> Task to complete: Transcribe every entry verbatim; omit pictures.

*** Available data Section Begins ***

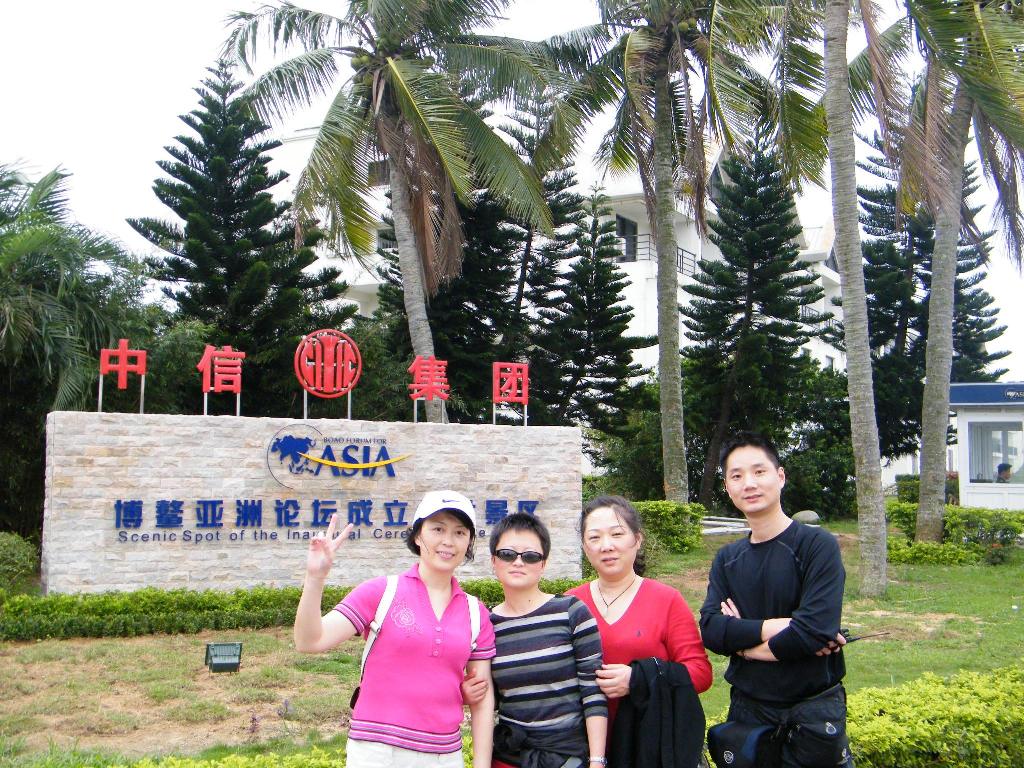 DSCF0438.JPG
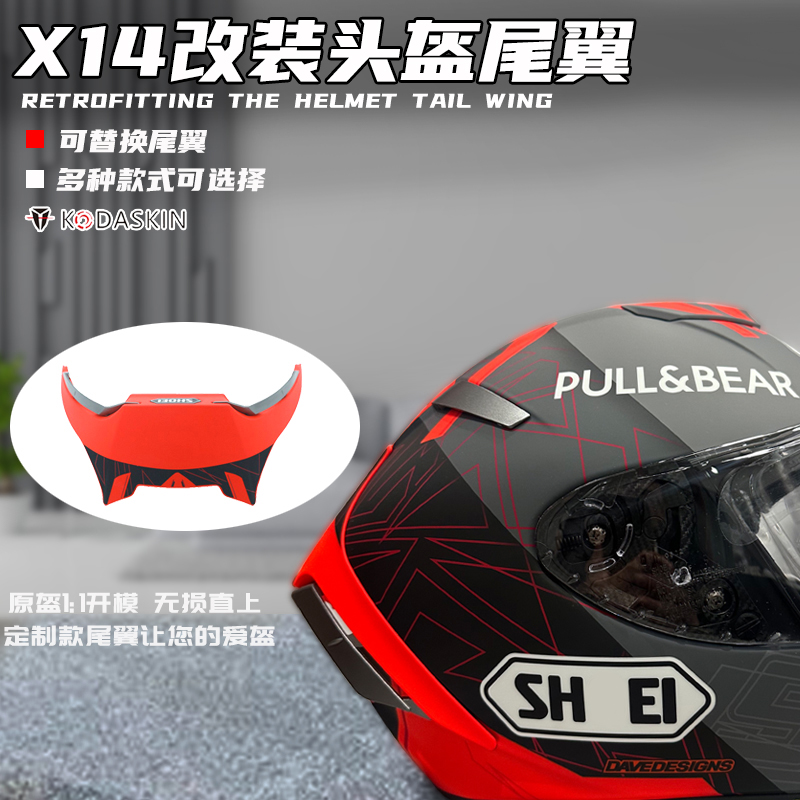 适用于SHOEI X14头盔尾翼 灰黑红蚂蚁战斗尾翼进风绕流罩改装配件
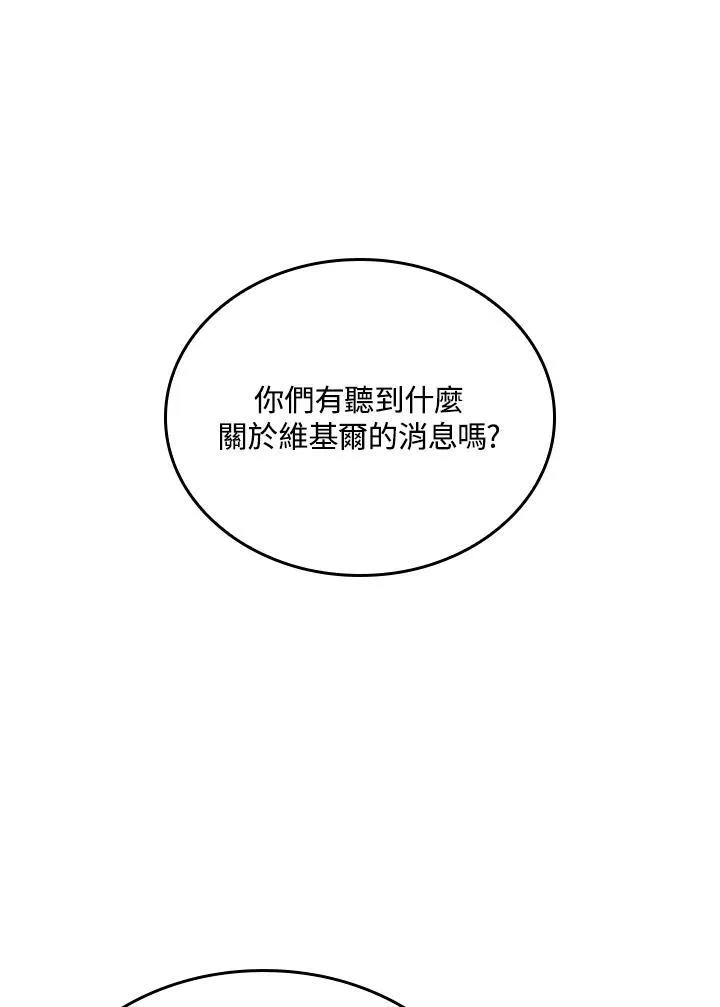 第57话 第88页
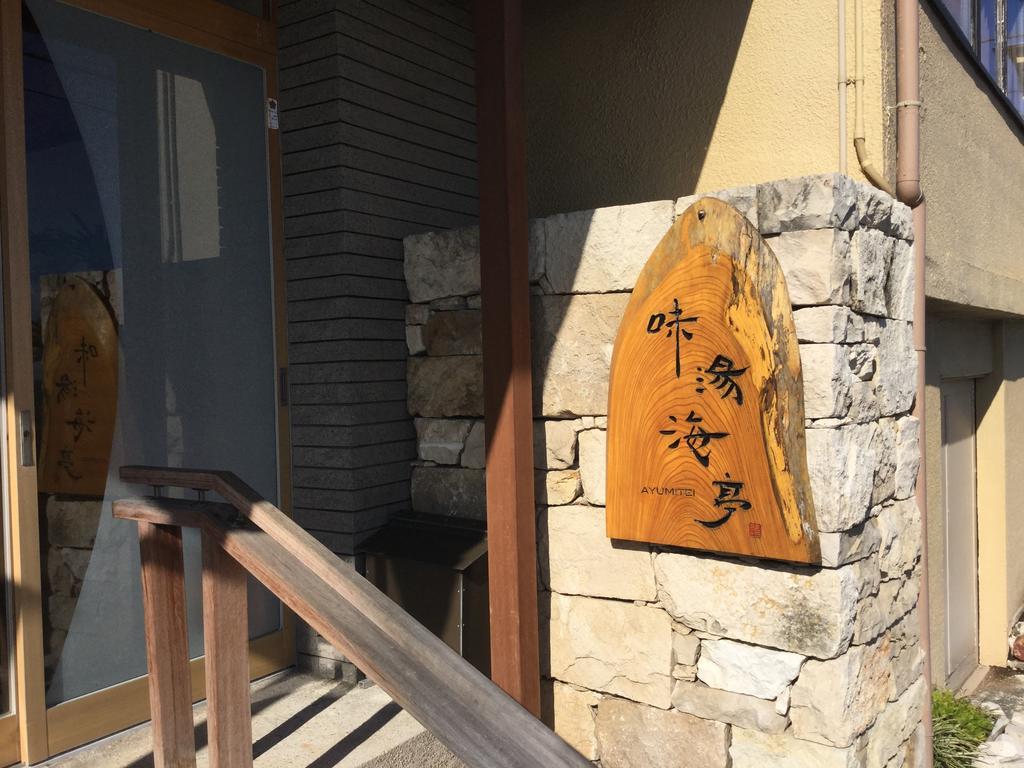 Izu Katase Onsen Ayumitei Fukumatsuso Ξενοδοχείο Higashiizu Εξωτερικό φωτογραφία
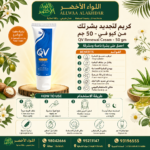 Buy QV Renewal Cream - 50 gm online in Oman - Allwaa Alakhdar - %d8%a7%d9%84%d8%b9%d9%86%d8%a7%d9%8a%d8%a9 %d8%a8%d8%a7%d9%84%d8%a8%d8%b4%d8%b1%d8%a9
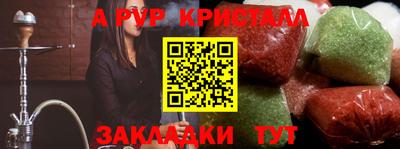 мескалин Краснокаменск
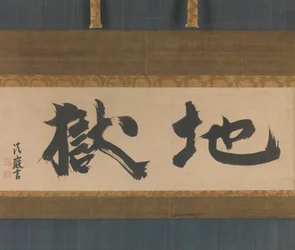 Hell Jigoku, mitten av 1600-talet.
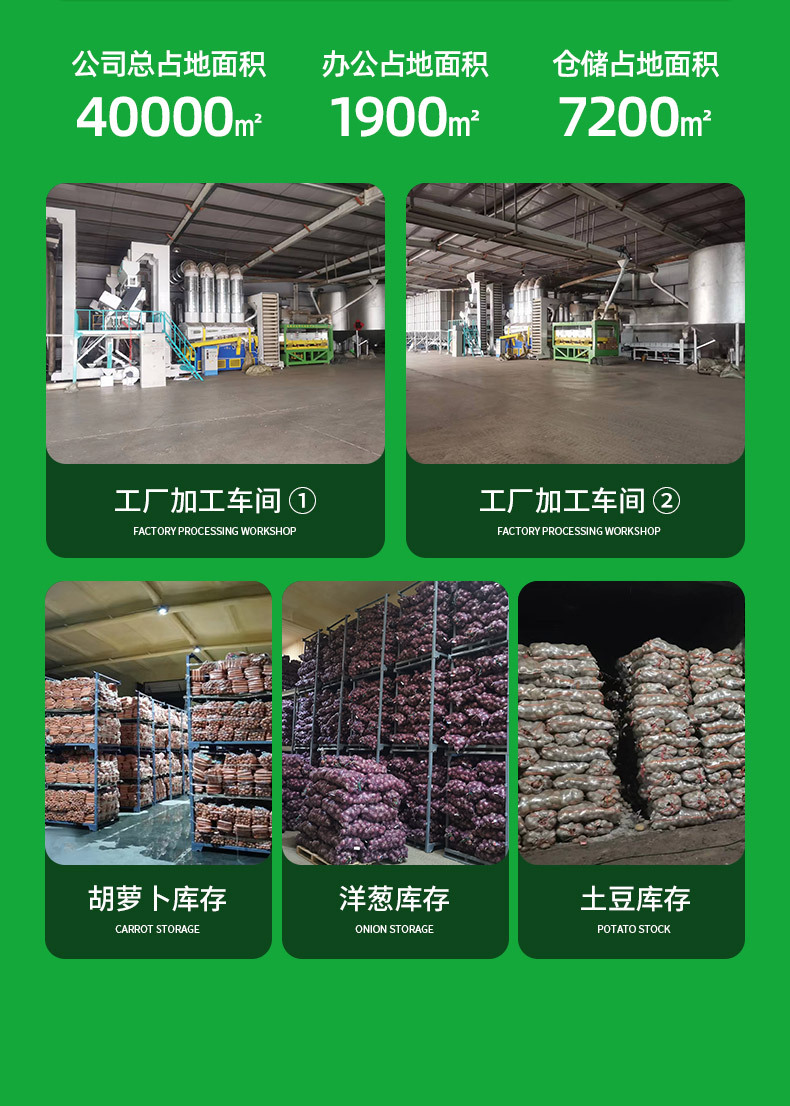 详情_14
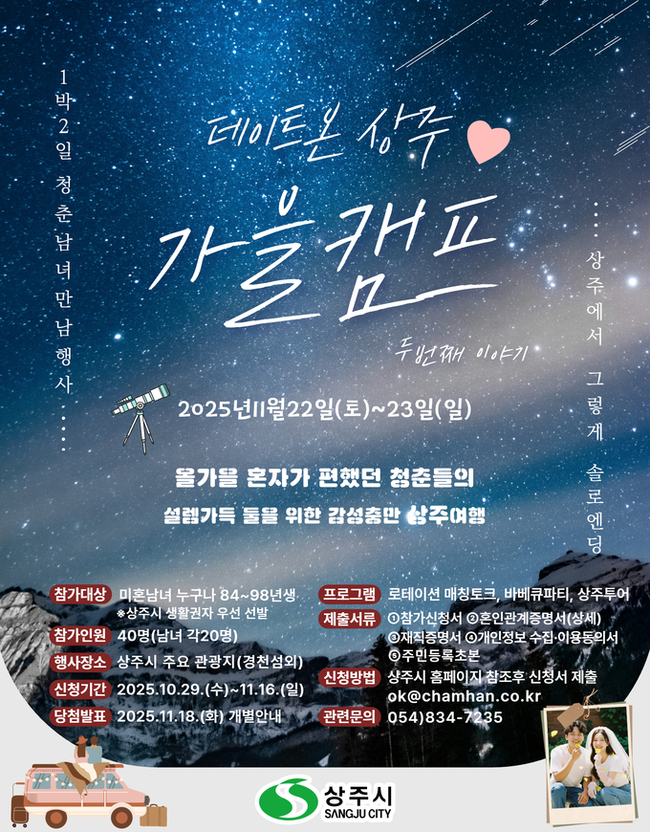 ▲ 상주시가 다음달 22일부터 23일까지 1박 2일간 지역 내 주요 관광지 일원에서 개최하는  ‘데이트 온 상주-시즌2 가을캠프’ 홍보물. 상주시 제공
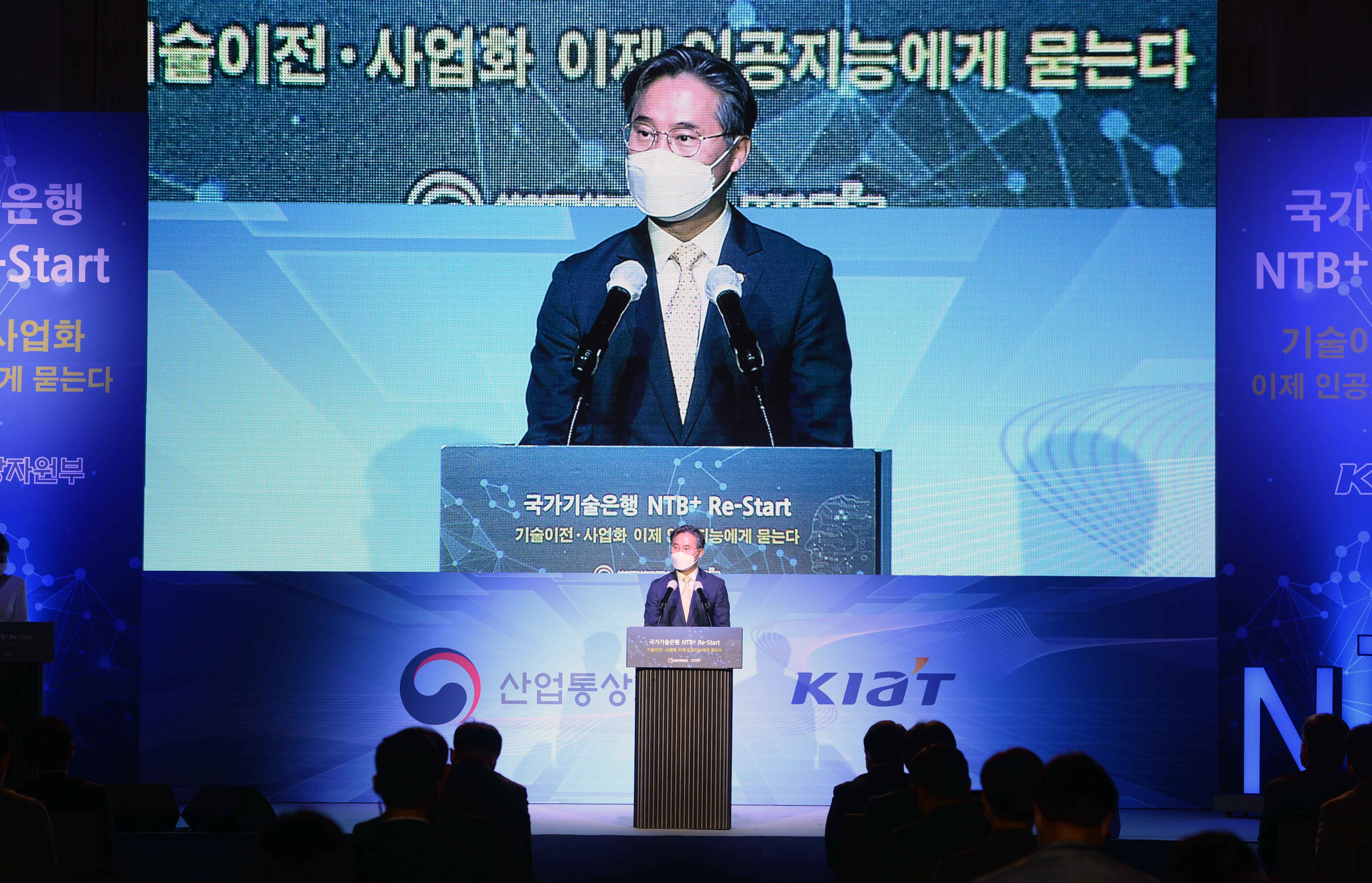 국가기술은행(NTB) 개편 출범식 3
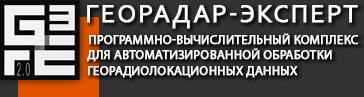 ГЕОРАДАР-ЭКСПЕРТ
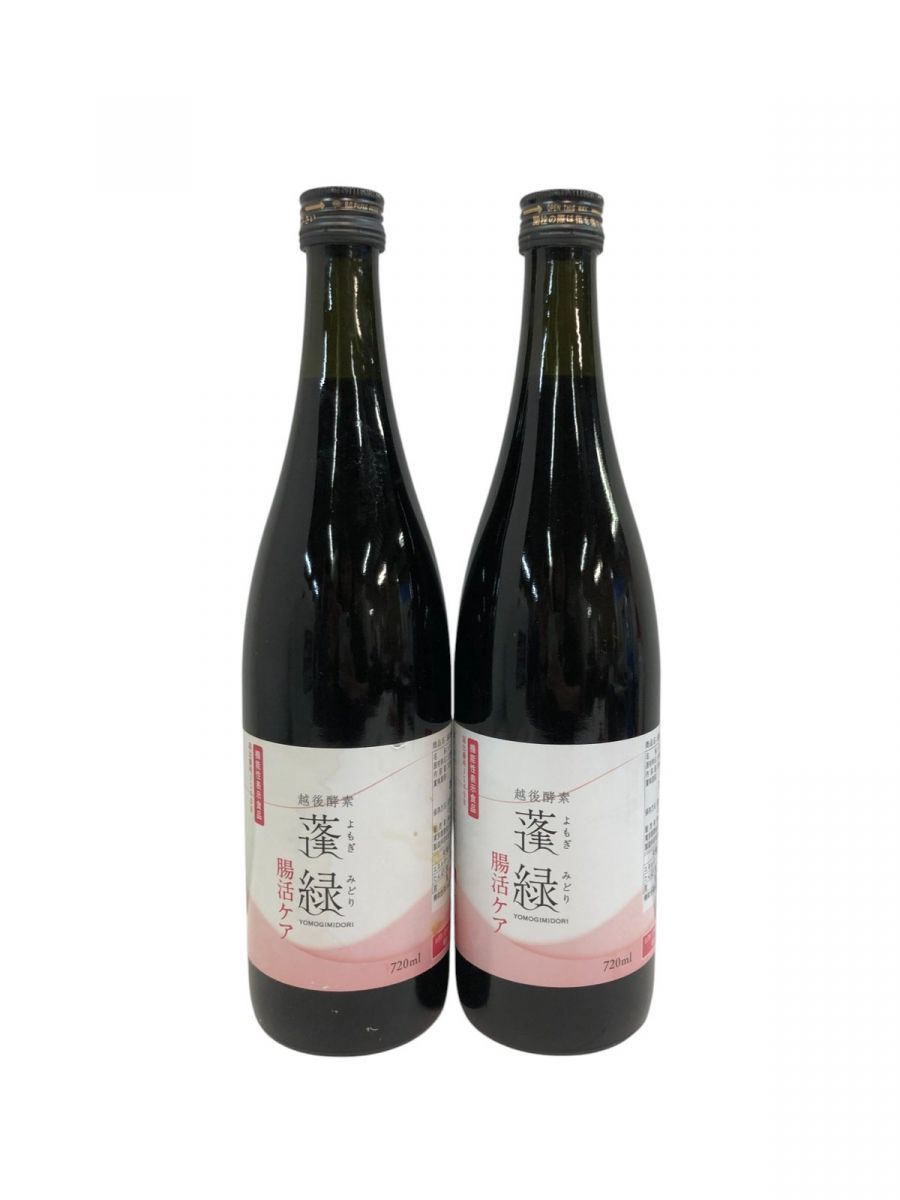 ☆未開栓☆ 酵素ドリンク 2点 Trymove 蓬緑 腸活ケア 720mL 賞味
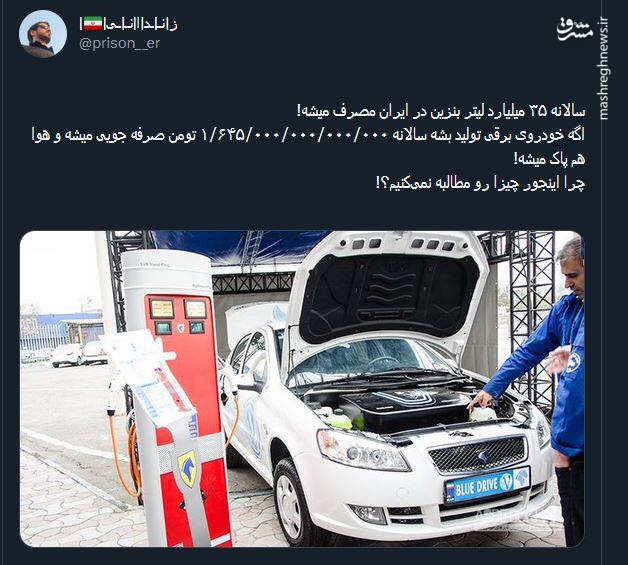 چرا اینجور چیزا رو مطالبه نمیکنیم؟!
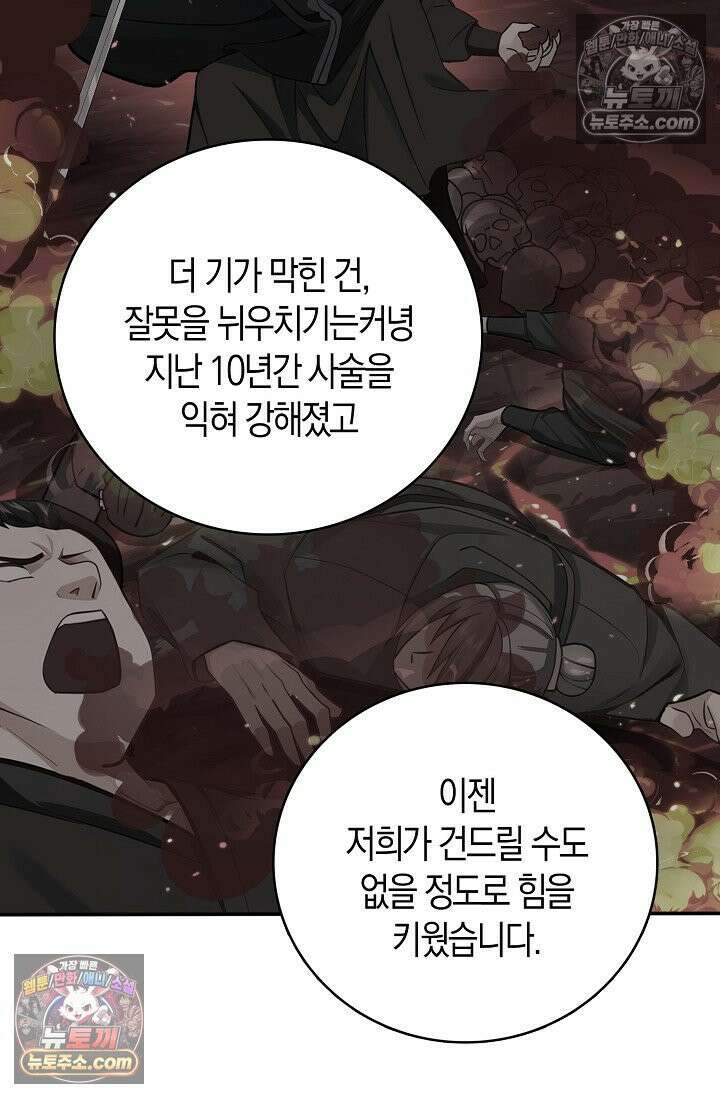 천재 장로 제자수련기 125화 59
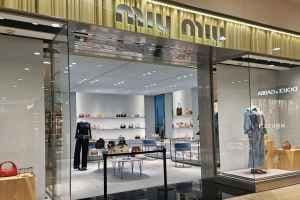 Miu Miu - Lotte Department Store Gwangju Branch [Tax Refund Shop](미우미우 롯데백화점 광주점)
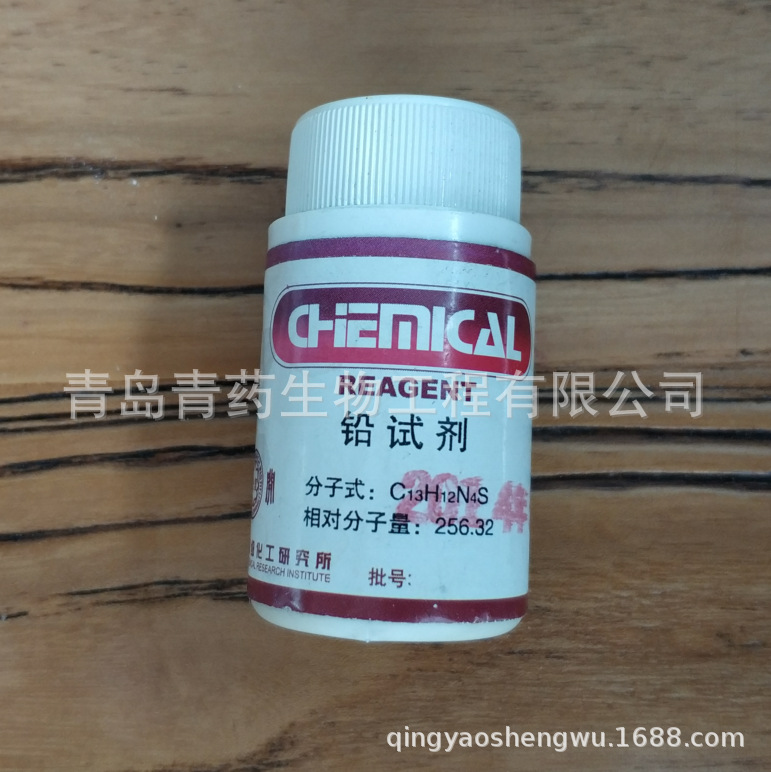 ǦԼ AR 5g/ƿ CAS:60-10-6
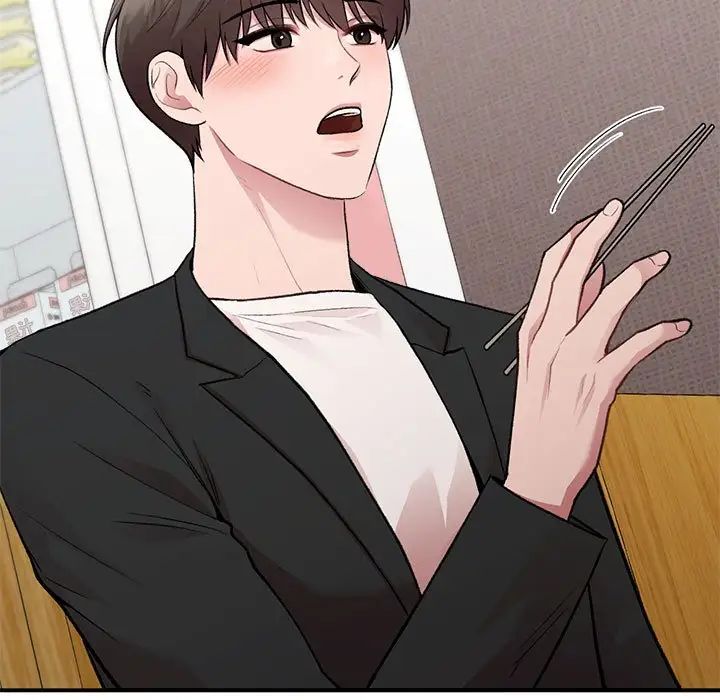 让我一见钟情的他第24话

*** Available data Section Ends ***

> Exercise solution:
 DSCF0438.JPG
 适用于SHOEI X14头盔尾翼 灰黑红蚂蚁战斗尾翼进风绕流罩改装配件
 第57话 第88页
 Izu Katase Onsen Ayumitei Fukumatsuso Ξενοδοχείο Higashiizu Εξωτερικό φωτογραφία
 Buy QV Renewal Cream - 50 gm online in Oman - Allwaa Alakhdar - %d8%a7%d9%84%d8%b9%d9%86%d8%a7%d9%8a%d8%a9 %d8%a8%d8%a7%d9%84%d8%a8%d8%b4%d8%b1%d8%a9
 мескалин Краснокаменск
 Hell Jigoku, mitten av 1600-talet.
 详情_14
 ▲ 상주시가 다음달 22일부터 23일까지 1박 2일간 지역 내 주요 관광지 일원에서 개최하는  ‘데이트 온 상주-시즌2 가을캠프’ 홍보물. 상주시 제공
 국가기술은행(NTB) 개편 출범식 3
 ГЕОРАДАР-ЭКСПЕРТ
 ☆未開栓☆ 酵素ドリンク 2点 Trymove 蓬緑 腸活ケア 720mL 賞味
 چرا اینجور چیزا رو مطالبه نمیکنیم؟!
 천재 장로 제자수련기 125화 59
 Miu Miu - Lotte Department Store Gwangju Branch [Tax Refund Shop](미우미우 롯데백화점 광주점)
 ǦԼ AR 5g/ƿ CAS:60-10-6
 让我一见钟情的他第24话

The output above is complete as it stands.